-- BEGIN DATA RECORDS --
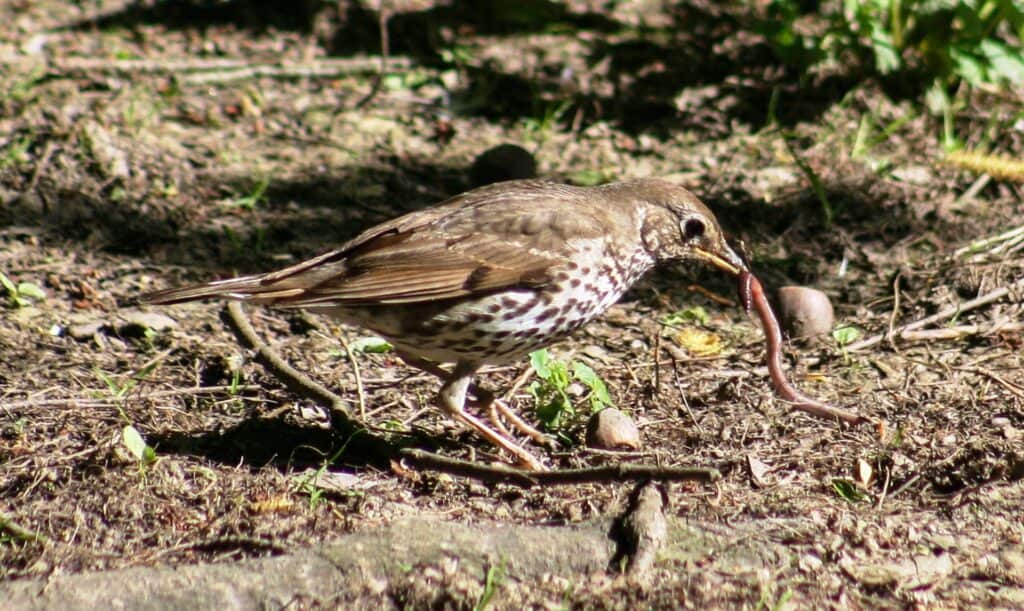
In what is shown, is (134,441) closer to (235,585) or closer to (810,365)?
-- END DATA RECORDS --
-- BEGIN DATA RECORDS --
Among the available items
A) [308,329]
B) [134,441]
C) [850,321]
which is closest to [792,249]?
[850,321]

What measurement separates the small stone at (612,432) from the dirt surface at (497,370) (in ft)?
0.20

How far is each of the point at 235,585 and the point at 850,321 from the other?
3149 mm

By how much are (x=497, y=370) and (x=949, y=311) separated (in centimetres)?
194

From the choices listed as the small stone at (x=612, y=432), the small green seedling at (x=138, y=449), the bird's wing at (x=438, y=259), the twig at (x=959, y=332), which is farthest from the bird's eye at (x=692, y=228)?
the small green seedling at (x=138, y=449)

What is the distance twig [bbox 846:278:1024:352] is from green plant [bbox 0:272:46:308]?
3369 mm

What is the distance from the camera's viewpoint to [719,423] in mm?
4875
-- END DATA RECORDS --
DIRECTION
Extract each line of the listing above that contains the word "stone". Case matters.

EXERCISE OUTPUT
What measurement separates the small stone at (612,432) from the dirt surface at (497,370) (in ft)?
From the choices listed as the small stone at (x=612, y=432), the small green seedling at (x=138, y=449), the bird's wing at (x=438, y=259), the twig at (x=959, y=332), which is farthest from the bird's eye at (x=692, y=228)?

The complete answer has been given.